Optima
Marc Chataigner
Cequi rend, à mes yeux, Optima si singulière n'a pas pour vocation de rester propriété de cette ville à jamais. Nombre de cités volontaires pourraient suivre son exemple, et parvenir à cultiver, comme c'est le cas derrière les grandes portes ornées d'Optima, les champs du temps libre.
C'est à celui, qu'il est coutume de nommer le Grand Philippe, qu'Optima doit son visage actuel si singulier. Il se dit qu'il n'y eut pas plus fin observateur que lui, ni plus éclairé instructeur. La ville qui le vit naître est aujourd'hui méconnaissable, et il faut faire un sincère effort d'imagination pour parvenir à visualiser une cité ôtée de tous les charmes et textures que le Grand Philippe, tel un pygmalion, y fit renaître en l'espace d'une génération.
Bien qu'Optima n'ait eu alors plus d'atours que quelconque ville de second rang, dés qu'il fut apte à la parcourir à pied Philippe chérit d'amour sa tendre cité. Comme la majeure partie des agglomérations qui parsèment notre monde, Optima a un corps commun ; avenues, lieux de commerce et de culte, places publiques arborées, quelques monuments ou éléments de façade agissant, aux yeux du touriste, comme des grains de beauté sur une peau sobre. Philippe, lui, sut voir et partager sa vision d'un corps suave, que des générations avaient usé au fouet de la compétition et à la peur des gens de l'étranger, et qui petit à petit, sentait ses quartiers se disloquer à force de se conformer à un régime d'austérité.

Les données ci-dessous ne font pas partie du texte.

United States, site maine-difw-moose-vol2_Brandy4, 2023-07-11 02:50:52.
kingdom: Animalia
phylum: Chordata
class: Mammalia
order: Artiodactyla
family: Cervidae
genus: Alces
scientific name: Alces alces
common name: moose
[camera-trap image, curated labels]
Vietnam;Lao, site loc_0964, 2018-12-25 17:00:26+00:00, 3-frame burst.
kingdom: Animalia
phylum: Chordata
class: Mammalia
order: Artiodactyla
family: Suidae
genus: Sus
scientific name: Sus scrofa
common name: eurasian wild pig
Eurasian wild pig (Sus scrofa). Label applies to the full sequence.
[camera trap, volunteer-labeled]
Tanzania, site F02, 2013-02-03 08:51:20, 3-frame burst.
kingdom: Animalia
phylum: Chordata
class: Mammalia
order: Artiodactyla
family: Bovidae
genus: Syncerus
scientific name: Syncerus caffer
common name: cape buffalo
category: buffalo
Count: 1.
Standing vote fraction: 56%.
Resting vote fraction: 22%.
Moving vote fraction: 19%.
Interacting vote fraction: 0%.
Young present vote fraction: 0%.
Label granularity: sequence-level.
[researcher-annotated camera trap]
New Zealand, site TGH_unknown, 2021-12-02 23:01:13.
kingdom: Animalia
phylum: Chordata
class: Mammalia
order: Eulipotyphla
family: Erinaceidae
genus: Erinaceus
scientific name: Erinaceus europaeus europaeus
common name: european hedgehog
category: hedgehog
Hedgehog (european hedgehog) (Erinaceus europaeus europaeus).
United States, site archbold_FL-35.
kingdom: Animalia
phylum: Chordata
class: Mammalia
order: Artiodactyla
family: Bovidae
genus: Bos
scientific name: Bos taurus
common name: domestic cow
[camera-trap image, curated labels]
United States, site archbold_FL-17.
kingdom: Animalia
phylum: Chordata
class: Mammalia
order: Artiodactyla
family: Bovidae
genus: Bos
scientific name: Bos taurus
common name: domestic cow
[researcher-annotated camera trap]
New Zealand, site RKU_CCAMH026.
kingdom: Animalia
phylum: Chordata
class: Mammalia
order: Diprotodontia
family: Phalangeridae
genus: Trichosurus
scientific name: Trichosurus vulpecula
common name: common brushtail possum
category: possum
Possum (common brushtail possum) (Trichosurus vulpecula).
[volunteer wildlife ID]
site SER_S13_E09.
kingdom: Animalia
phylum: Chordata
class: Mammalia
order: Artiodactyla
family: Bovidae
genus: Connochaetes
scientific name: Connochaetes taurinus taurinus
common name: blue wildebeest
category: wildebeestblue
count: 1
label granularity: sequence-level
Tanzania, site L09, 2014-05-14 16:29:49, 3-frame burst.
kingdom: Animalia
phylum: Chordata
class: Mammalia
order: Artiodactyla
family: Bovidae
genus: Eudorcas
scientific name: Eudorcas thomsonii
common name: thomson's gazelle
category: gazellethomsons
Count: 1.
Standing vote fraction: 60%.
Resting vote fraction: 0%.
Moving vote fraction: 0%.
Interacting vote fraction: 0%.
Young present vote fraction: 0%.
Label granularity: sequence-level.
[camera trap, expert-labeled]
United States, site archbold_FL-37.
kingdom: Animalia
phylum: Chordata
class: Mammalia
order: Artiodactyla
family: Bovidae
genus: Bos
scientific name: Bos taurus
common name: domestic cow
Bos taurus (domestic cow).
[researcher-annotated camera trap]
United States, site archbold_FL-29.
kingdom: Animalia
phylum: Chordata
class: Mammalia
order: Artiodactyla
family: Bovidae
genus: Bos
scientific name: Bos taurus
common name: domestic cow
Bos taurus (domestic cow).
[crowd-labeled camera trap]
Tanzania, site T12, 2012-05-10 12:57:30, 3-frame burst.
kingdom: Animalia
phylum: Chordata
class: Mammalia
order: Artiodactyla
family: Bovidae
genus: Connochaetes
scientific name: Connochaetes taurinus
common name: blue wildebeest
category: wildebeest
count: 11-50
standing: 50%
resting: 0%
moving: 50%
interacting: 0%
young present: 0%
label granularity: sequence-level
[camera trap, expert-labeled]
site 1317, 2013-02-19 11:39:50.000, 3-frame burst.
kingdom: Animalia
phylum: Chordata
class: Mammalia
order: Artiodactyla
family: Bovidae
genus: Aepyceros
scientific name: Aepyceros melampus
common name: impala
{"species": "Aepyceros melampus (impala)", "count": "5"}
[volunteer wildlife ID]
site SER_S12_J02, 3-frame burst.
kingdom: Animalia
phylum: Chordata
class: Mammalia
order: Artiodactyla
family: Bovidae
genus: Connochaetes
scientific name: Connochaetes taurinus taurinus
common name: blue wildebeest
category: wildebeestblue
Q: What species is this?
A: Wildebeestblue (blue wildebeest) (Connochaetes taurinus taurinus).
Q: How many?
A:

Alors qu'il œuvrait encore comme professeur des écoles, bien aimé de ses élèves autant que de leurs parents, Philippe n'était pas convaincu que les us et coutumes que l'Agence lui imposait d'inculquer étaient les plus aptes à révéler le pouvoir d'Optima. Les protocoles en place tendaient, inversement, à intercéder entre tous les agents de la cité, de façon à assurer le bon déroulement des procédures instruites par quelques puissants. Philippe vit dans cette interface imposée une imposture qu'il se mit à dénoncer, puis à saboter, toujours avec une discretion et un allant indétrônables.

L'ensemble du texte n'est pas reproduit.